苗婆把銀針收回,並讓我們給尚猜他們多灌些冷水,而且暫時不能讓他們洗澡,說完這些苗婆並沒有離開的意思,她走到堂屋的圈椅上坐下來,一臉淡定從容。猴子忍不住問:“大姐,還有其他事要忙嗎?”
苗婆抬頭望了他一眼:“我還要在這裡等著他們除鬼面降呢!”
原來苗婆是擔心我們說話不算數,她要等就讓她等吧,大約過了半小時左右,尚猜和樸正剛忽然翻身坐起來,兩人不由分說就開始嘔吐,這陣吐得院子裡惡臭陣陣,那些汙穢燻得人眼睛痛。
藤野也看得滿臉震驚:“這蠱蟲實在太神奇了,這次來中國實在讓我大開眼界啊!”
嘔吐了半天的尚猜兩人終於恢復過來,他們疲憊地望著周圍的人,尚猜用他蹩腳的普通話問:“發生什麼了?這些人是誰?”
上官簡短地把事件經過說了一遍,並讓他早點解除鬼面降,沒想到尚猜倒沒完了,他嚷嚷說必須要雷公給他登門道歉,否則他要和他們對抗到底!樸正剛也是跟著義憤填膺地喊著。
上官聽得火了,站穩身子對著他們一頓連環耳光扇去,劈里啪啦一陣響,這兩個傢伙居然被打服了!他們很快同意下來。看來有的男人就是服打。

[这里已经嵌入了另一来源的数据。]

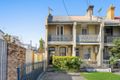 Property photo of 1 Elizabeth Place Paddington NSW 2021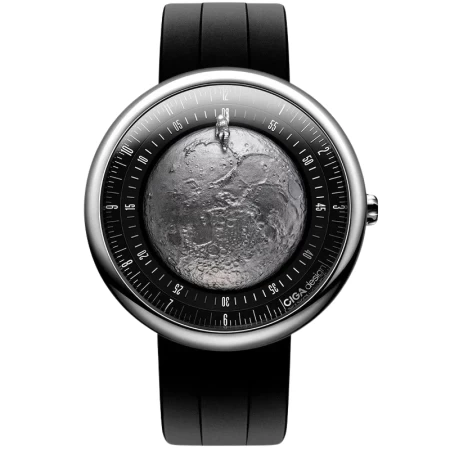 reloj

為了儘快把事情完成,我又跟著他們跑了一趟觀燈樓,尚猜把自己關在一間黑屋裡唸咒,搞得非常神秘,那些中了鬼面降的苗人耐心地在木樓裡等著他,除降用了差不多三個小時才完成,雷公也終於解下了面紗。
雖然降頭解除,但他們臉上的疤痕還需要一段時間痊癒,就算是這樣,看著他們滿臉坑窪腐爛也讓人心驚肉跳,看來這鬼面降真是挺恐怖。
重新把車開到回去的路上,我的心頭彷彿去除了一塊巨石,現在終於能夠輕車熟路地去安洛了,只是想到那寶貴的斬月刀心頭仍然不是滋味。
回到師叔的地下室沒多久,蘭蘭的電話打過來,讓我們準備好後天考試,聽著電話我才想起應付考試的事情!
於是就讓章經理他們趕緊閱讀,這兩個傢伙一臉苦相,在我的威逼之下只好開始閱讀,之前我早就把那出魂術翻了好幾遍,看到章經理的書我有點懵逼了,他的書居然是《天目術》!